The capacity to collect and analyze massive amounts of data in analyzing the response and prediction about future events has also transformed the businesses, policy making and all types of sciences, along with its implication at each sector of economy. In the presence of escalating data science, the twentieth century has been controversial in highlighting the global environmental issues with wide concerns about sudden observed change in climate relevant variables. The Big Data science has been imperative in solving these major concerns through volume, variety, velocity and veracity in gaining data from various sources. Various global initiatives that already sought to catalyze the interest of the climate change field have been documented that includes, United Nation’s Global Pulse Big Data Climate Challenge on climate resilience - A global call for data solutions to address increasingly pressing issues surrounding climate resilience in specific sectors, e.g. food Security, nutrition, forests and watersheds and the White House Climate Data Initiative.
The issue to deal with climate change is one of the largest examples of scientific modeling and simulation with wide variety of outcomes on frequent basis. Big data play a vital and essential role in climate prediction science, by providing corrective actions on the evolving predictive simulations through on-going data assimilation. The model output data that come out of these supercomputer simulations is enormous-terabytes of data from each of these daily simulations. These massive computer simulation output data require all of the typical big data tools for data storage, processing, analyzing, visualizing, and mining (for discovery) through computer-generated, thus complementing the massive observational data streams that come from the ubiquitous worldwide network of Earth sensors. Big data in climate first means that we have sensors everywhere -- in space looking down (via remote sensing satellites) and in situ ("on the ground") sensors, which are used to monitor and measure weather, land use, vegetation, oceans, cloud cover, ice cover, precipitation, drought, water quality, sea surface temperature, and many more geophysical parameters. These data sets are augmented with correlated data sets: biodiversity changes, invasive species, "at risk" species, etc.
Additionally, data science perspective on the climate adaptation is already embedded in research, business and policy arena. Various sectors of economy including industry, trade, manufacturing, transportation and agriculture are well documented to use the big data science in adapting to climate change. In most of the sectors, data science have been used as input to develop the production at wide ranging sectors, including water conservation technology at industrial sector, green vehicles at transportation and well recoded use of fertilizer as well as pesticides in agriculture clearly indicate that data science have been used as input to simulate and develop the production at wide ranging sectors.
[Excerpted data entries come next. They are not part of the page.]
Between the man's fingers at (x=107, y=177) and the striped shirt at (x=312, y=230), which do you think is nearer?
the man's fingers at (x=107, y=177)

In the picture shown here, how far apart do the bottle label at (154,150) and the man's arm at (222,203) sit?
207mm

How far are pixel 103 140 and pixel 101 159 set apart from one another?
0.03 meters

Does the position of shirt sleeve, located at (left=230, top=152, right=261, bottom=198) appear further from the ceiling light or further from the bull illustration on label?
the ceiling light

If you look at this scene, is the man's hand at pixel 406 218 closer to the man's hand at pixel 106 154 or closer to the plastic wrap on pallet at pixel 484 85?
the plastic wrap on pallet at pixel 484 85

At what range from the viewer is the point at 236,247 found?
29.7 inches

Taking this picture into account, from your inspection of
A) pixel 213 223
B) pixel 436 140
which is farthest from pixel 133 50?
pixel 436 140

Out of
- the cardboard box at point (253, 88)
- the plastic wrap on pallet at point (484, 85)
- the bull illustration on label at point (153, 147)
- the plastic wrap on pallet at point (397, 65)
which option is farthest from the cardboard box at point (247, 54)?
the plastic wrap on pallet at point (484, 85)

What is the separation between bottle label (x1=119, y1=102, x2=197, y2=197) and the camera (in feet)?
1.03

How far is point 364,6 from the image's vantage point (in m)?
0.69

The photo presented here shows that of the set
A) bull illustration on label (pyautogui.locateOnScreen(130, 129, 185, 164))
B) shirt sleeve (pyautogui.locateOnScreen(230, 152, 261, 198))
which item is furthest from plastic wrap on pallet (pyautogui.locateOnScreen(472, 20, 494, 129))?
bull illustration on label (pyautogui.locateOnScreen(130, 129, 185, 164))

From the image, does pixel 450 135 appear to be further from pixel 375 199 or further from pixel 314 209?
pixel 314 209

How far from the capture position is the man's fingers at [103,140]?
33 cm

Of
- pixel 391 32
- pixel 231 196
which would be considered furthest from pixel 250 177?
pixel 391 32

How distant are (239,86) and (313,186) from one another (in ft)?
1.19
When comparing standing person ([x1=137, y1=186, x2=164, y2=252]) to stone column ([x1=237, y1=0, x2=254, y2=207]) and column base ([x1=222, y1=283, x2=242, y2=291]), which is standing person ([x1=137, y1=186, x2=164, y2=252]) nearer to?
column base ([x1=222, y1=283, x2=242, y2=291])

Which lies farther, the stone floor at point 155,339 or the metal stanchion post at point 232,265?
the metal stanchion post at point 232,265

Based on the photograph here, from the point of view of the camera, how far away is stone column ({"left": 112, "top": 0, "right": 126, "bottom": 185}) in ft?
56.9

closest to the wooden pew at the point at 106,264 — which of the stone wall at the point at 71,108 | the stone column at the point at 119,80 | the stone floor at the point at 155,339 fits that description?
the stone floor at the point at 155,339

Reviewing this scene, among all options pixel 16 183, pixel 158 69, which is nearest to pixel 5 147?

Recently, adaptation finance has been growing concern of policy makers, mainly due to its essential role to get the productivity gains in financing adaptations across the sectors. In addition to that, big data science has been essential in various area of investment analysis including, risk investment, agriculture and transportation, trading, customer, interaction analysis and behavior modeling. These investments modeling scenario using Data science has also been effective to finance the most vulnerable household during natural calamities. But the use of more complex data system in analyzing the financial behavior is limited mainly due to the ill forecasting attached in predicting the future behavior of respondent using past information, data privacy as customer right, restricted accessible and transferable opportunities about data science etc. This restricted use of data science has made it less valuable among policy makers, scientists as well as business community, thus restrict its use in analyzing the financial behavior of customer.